Items in a dataset:
-- BEGIN --

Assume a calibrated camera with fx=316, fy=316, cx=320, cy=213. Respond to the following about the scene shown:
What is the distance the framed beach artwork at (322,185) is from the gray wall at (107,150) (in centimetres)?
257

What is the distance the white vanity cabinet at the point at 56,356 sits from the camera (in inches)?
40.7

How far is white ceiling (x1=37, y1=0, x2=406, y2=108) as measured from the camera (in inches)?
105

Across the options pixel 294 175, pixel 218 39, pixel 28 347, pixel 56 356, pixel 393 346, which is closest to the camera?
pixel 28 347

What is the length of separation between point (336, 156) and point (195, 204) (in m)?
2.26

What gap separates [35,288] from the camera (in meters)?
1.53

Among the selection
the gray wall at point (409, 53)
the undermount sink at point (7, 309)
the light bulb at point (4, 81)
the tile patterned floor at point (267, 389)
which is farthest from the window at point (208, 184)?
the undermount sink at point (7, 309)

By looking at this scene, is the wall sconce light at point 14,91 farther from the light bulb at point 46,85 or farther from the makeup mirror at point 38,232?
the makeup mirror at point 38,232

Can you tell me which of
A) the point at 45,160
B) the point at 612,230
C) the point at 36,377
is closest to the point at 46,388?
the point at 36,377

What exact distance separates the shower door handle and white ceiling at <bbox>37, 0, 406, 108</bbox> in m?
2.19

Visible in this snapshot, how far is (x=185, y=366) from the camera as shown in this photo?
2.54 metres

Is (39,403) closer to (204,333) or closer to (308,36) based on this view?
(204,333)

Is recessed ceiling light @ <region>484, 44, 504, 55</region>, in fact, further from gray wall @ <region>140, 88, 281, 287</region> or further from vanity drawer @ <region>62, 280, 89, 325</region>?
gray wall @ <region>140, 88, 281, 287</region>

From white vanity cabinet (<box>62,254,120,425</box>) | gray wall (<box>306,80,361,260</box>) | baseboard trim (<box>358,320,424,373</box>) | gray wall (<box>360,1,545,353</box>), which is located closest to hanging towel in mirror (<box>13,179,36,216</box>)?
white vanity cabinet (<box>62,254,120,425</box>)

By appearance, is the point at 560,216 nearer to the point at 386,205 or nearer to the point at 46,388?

-- END --

> _WRITTEN REQUEST_
Replace "light bulb" with "lamp bulb" throughout all of the entries above, leaving everything else unchanged.

> _RESULT OF THIS EXERCISE_
Assume a calibrated camera with fx=316, fy=316, cx=320, cy=213. Respond to the following about the scene shown:
What is the distance the framed beach artwork at (322,185) is from the gray wall at (107,150) (in centimetres)?
257

What is the distance the white vanity cabinet at the point at 56,356 sits from the camera (in inches)?
40.7

How far is white ceiling (x1=37, y1=0, x2=406, y2=108) as measured from the camera (in inches)?
105

Across the options pixel 294 175, pixel 218 39, pixel 28 347, pixel 56 356, pixel 393 346, which is closest to the camera?
pixel 28 347

What is the length of separation between point (336, 156) and point (195, 204) (in m)?
2.26

What gap separates [35,288] from the camera (in meters)?
1.53

Among the selection
the gray wall at point (409, 53)
the undermount sink at point (7, 309)
the lamp bulb at point (4, 81)
the tile patterned floor at point (267, 389)
which is farthest from the window at point (208, 184)?
the undermount sink at point (7, 309)

By looking at this scene, is the wall sconce light at point 14,91 farther from the lamp bulb at point 46,85 or farther from the makeup mirror at point 38,232?
the makeup mirror at point 38,232

Can you tell me which of
A) the point at 45,160
B) the point at 612,230
C) the point at 36,377
is closest to the point at 46,388?
the point at 36,377

What exact distance separates the shower door handle and white ceiling at <bbox>37, 0, 406, 108</bbox> in m?
2.19

Visible in this snapshot, how far is (x=185, y=366) from the camera as shown in this photo?
2.54 metres

Is (39,403) closer to (204,333) or closer to (308,36) based on this view?
(204,333)

Is recessed ceiling light @ <region>484, 44, 504, 55</region>, in fact, further from gray wall @ <region>140, 88, 281, 287</region> or further from vanity drawer @ <region>62, 280, 89, 325</region>?
gray wall @ <region>140, 88, 281, 287</region>

From white vanity cabinet (<box>62,254,120,425</box>) | gray wall (<box>306,80,361,260</box>) | baseboard trim (<box>358,320,424,373</box>) | gray wall (<box>360,1,545,353</box>), which is located closest to hanging towel in mirror (<box>13,179,36,216</box>)?
white vanity cabinet (<box>62,254,120,425</box>)

By appearance, is the point at 560,216 nearer to the point at 386,205 or nearer to the point at 46,388?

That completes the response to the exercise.